Dia Beacon, Riggio Galleries, Beacon, New York. Photo by Bill Jacobson Studio, New York, courtesy of Dia Art Foundation.
Dia Beacon, Riggio Galleries, Beacon, New York. Photo by Bill Jacobson Studio, New York, courtesy of Dia Art Foundation.

Workers at the Dia Art Foundation, which has multiple locations across the United States, including several in New York, have becomes the latest culture workers to make moves towards unionization.

The initial bargaining unit is made up of 135 staff members at the organization’s three New York locations, as well as at Walter De Maria’s Lighting Field in New Mexico, which Dia oversees. They are working with the Technical, Office, and Professional Union Local 2110 United Auto Workers to petition the National Labor Relations Board to hold a union election.

“As workers at an institution committed to thoughtfully and deliberately supporting artists over the long term, we imagine a Dia that demonstrates the same degree of care and support to the staff that maintain and enliven its sites, locations, and programming,” the nascent union said on Instagram.

A representative for Dia told Hyperallergic, which first reported the unionization drive, that the museum “supports our staff’s desire to consider and evaluate union representation. We remain committed to supporting all staff and we will work openly and cooperatively throughout this process.”

“Until this month, gallery attendants at Dia Beacon site[s] were paid a maximum of $15.30 per hour, even for those of us who have been here for over a year,” Joel Olzak, a Dia Beacon gallery attendant, said in a statement. “We just got a one dollar raise, but it still leaves us below a livable wage for a single person in Dutchess county. According to MIT data from this year, we need to be earning over $20 an hour.”

Dia Art Foundation’s Chelsea space. Photo by Elizabeth Felicella, courtesy of Dia Art Foundation.

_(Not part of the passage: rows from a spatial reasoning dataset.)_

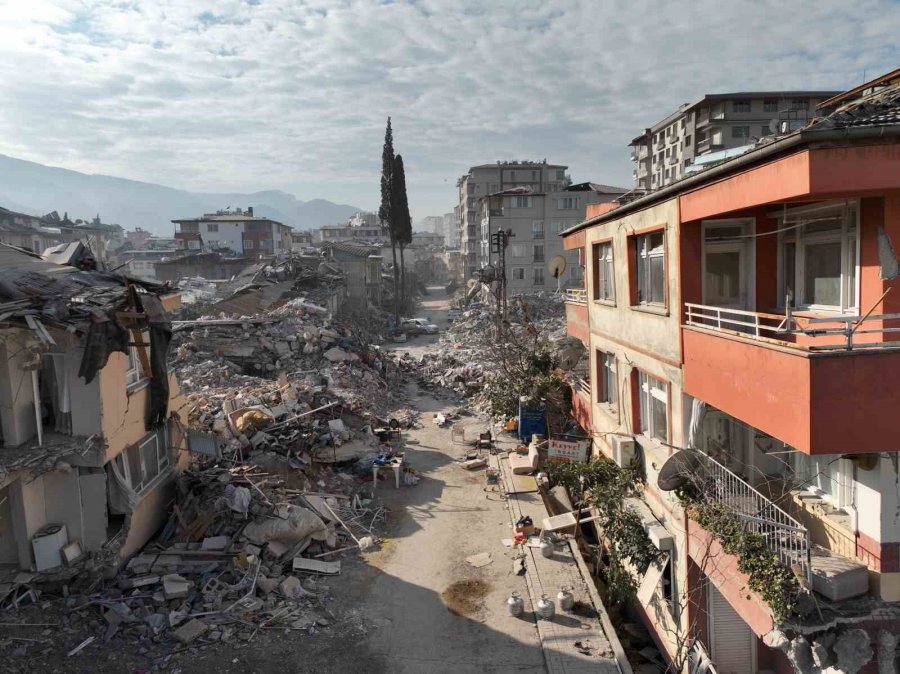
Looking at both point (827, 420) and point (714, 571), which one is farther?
point (714, 571)

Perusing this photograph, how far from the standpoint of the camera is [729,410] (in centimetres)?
804

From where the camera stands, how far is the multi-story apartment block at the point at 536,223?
5806cm

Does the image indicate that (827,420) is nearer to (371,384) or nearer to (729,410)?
(729,410)

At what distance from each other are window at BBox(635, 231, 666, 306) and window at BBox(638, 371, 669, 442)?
163 centimetres

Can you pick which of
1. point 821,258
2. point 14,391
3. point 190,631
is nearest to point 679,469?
point 821,258

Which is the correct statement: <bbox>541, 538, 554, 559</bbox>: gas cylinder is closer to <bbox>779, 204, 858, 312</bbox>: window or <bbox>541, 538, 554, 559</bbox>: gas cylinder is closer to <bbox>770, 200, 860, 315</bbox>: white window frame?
<bbox>770, 200, 860, 315</bbox>: white window frame

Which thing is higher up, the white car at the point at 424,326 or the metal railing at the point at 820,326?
the metal railing at the point at 820,326

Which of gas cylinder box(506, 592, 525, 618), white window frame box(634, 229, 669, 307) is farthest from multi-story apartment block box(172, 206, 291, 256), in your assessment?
gas cylinder box(506, 592, 525, 618)

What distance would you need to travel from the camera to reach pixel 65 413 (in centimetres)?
1070

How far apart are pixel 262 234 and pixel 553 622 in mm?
69561

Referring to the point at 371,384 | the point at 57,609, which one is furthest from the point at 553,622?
the point at 371,384

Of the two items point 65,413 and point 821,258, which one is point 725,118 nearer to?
point 821,258

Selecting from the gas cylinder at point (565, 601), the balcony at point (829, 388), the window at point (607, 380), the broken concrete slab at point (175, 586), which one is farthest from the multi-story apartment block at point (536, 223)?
the balcony at point (829, 388)

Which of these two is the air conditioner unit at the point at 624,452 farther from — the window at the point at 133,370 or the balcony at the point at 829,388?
the window at the point at 133,370
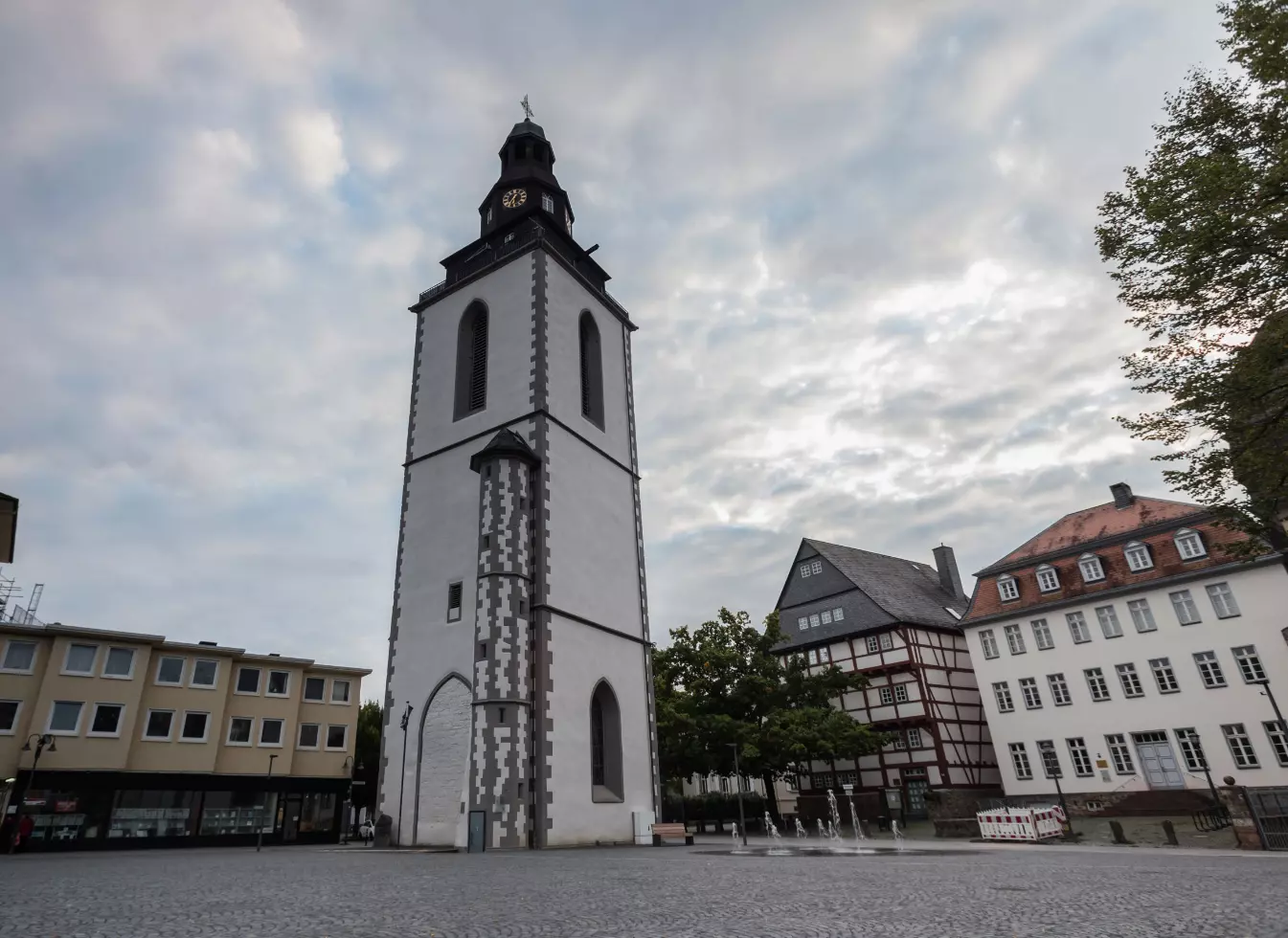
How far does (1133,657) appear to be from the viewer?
1289 inches

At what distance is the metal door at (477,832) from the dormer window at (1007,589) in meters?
29.2

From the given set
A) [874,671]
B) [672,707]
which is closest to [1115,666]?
[874,671]

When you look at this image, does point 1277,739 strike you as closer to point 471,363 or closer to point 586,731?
point 586,731

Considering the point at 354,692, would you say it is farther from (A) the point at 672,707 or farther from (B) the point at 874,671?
(B) the point at 874,671

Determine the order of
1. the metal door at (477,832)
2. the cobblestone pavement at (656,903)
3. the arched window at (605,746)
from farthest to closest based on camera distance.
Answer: the arched window at (605,746)
the metal door at (477,832)
the cobblestone pavement at (656,903)

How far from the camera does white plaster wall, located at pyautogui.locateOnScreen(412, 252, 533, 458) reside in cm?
2642

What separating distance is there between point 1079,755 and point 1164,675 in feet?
16.4

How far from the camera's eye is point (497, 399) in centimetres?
2653

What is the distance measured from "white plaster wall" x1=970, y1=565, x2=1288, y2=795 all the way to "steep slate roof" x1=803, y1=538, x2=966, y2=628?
438cm

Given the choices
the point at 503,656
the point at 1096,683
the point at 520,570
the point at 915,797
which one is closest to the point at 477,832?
the point at 503,656

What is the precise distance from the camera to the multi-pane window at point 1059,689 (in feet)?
112

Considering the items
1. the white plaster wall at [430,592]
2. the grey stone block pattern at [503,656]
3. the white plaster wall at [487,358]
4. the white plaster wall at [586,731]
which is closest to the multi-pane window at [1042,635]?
the white plaster wall at [586,731]

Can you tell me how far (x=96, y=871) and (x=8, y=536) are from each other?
1551 cm

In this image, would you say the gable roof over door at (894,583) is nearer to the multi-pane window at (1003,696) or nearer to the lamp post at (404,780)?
the multi-pane window at (1003,696)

A Dia representative said that the starting wage for Dia Beacon gallery attendants was $15 an hour, and that staff who had been there at least one year got a $0.30 hourly raise—that’s two percent—for the 2022 fiscal year. That rate has since been raised to $16 an hour. Gallery attendants in Chelsea make at least $18 an hour.

Workers are seeking “a more transparent, equitable, diverse, accessible, and ethical workplace” with “better terms of employment, including job security, equitable wages, safety, improved benefits, and workplace rights for its entire staff,” the union said on Instagram, echoing a familiar list of demands made by workers at museums across the nation.

“Museums have underpaid much of their staff for years, often using part-time hourly workers who earn barely above minimum wage, get no benefits, and do not have guaranteed hours,” Local 2110 president Madia Rosenstein told Artnet News in an email. “At the same time, museum boards and executives often earn very high salaries. The pandemic underscored this inequality as museums implemented layoffs and furloughs. It’s not surprising that workers in this industry are organizing.

Walter De Maria, Lightning Field (1977), Dia Art Foundation. Photo by John Cliett, ©estate of Walter De Maria, courtesy of Dia Art Foundation.

“How can Dia, with its prestigious board and reputation, justify paying us so much less than a livable wage?” Olzak added. “Dia’s development in Beacon has actually driven up the cost of housing here. Most of us can’t afford to live in the area, not on Dia wages.”

Local 2110’s ranks of new members in New York include employees at the Whitney Museum of American Art, the Tenement Museum, the New Museum, the Shed, the Hispanic Society of America, the Brooklyn Museum, and the Jewish Museum.

Workers at the Museum of Fine Arts, Boston, who began organizing in late 2019, finally had their union contract approved last month.

Dia Bridgehampton, Bridgehampton, New York. Photo by Bill Jacobson Studio, New York, courtesy of Dia Art Foundation.

Employees at the Museum of Modern Art and the New-York Historical Society have been UAW members since the 1970s, and their counterparts at the Bronx Museum of the Arts joined in 2005.

Workers at other institutions have unionized with the American Federation of State, County, and Municipal Employees (AFSCME), which represents some 10,000 museum employees.

Just last week, the Baltimore Museum of Art voted 89 to 29 to unionize under AFSCME Council 67, and union members from different chapters across the country demonstrated outside the Philadelphia Museum of Art to demand a fair contract for workers there.

Dia has a museum in Beacon, New York; exhibition galleries in New York City and Bridgehampton; and oversees eight permanent artworks, including Robert Smithson’s Spiral Jetty in Utah’s Great Salt Lake.